• [Consigne donnée]:
Recopiez à l'identique, s'il vous plaît, le passage du discours sur l'industrie de l'armement qui commence à « Madame la présidente, mesdames, messieurs » et se termine à « dans le monde. ».

• [Extrait choisi]:
━━━━━━━━━━━━━━━━━━━━
Madame la présidente, mesdames, messieurs les sénateurs, l'environnement économique et industriel dans lequel se situe notre pays est de plus en plus marqué par la concurrence, par une recherche constante de compétitivité, par une course perpétuelle à l'innovation, le phénomène le plus important résidant dans l'émergence de nouveaux pôles industriels dans le monde.
Pour résister à la concurrence actuelle et future, il est impératif de mener une politique industrielle de l'armement ambitieuse. C'est pourquoi il nous paraît nécessaire de favoriser la création d'un certain nombre de pôles industriels performants et de taille européenne.
Cela est vrai dans le domaine de l'industrie de l'armement, comme dans l'ensemble du domaine industriel et c'est dans cette perspective que je vous propose, au nom du Gouvernement, le présent projet de loi.
DCN dispose aujourd'hui d'atouts majeurs, qu'il s'agit de faire valoir sur le plan tant européen que mondial, grâce non seulement à ses personnels et à leur savoir-faire, mais aussi aux redressements qui ont été réalisés au cours des dernières années ; je pense tout particulièrement au changement de statut de l'entreprise, qui se révèle aujourd'hui une réussite. Celle-ci se traduit par une avance de deux ans sur le plan à moyen terme, par un retour à un équilibre financier durable, par des carnets de commandes qui sont pleins, par la satisfaction des clients et, en particulier, de la marine. D'ailleurs, on peut constater une différence entre ce qui se disait à mon arrivée au ministère, voilà deux ans et demi, et ce qu'affirment aujourd'hui les responsables de la marine.
De plus, en votant la loi de programmation militaire, puis les lois de finances successives en parfaite conformité avec celle-ci, vous avez, mesdames, messieurs les sénateurs, donné à l'entreprise une vraie visibilité en lui assurant un solide carnet de commandes.
Ainsi consolidée, l'entreprise peut franchir une nouvelle étape qui lui permettra de développer ses savoir-faire et de devenir un véritable lieu d'entraînement pour l'industrie navale militaire européenne.
Comme je l'avais annoncé voilà deux mois, j'ai souhaité lever les contraintes qui pénalisent encore actuellement DCN en matière d'alliances et autoriser l'ouverture du capital de la société-mère et de ses filiales, dans le cadre d'un projet de loi équilibré.
D'ailleurs, dès 2001, vous aviez tracé la voie en votant un amendement permettant une détention majoritaire, et non pas totale, du capital par l'Etat, mais cet amendement n'avait finalement pas été retenu en deuxième lecture.
━━━━━━━━━━━━━━━━━━━━
• [Données enregistrées]:
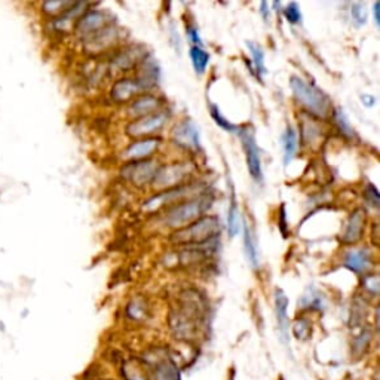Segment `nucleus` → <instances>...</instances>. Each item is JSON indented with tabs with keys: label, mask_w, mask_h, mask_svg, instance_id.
━━━━━━━━━━━━━━━━━━━━
• [Résultat de l'exercice]:
Madame la présidente, mesdames, messieurs les sénateurs, l'environnement économique et industriel dans lequel se situe notre pays est de plus en plus marqué par la concurrence, par une recherche constante de compétitivité, par une course perpétuelle à l'innovation, le phénomène le plus important résidant dans l'émergence de nouveaux pôles industriels dans le monde.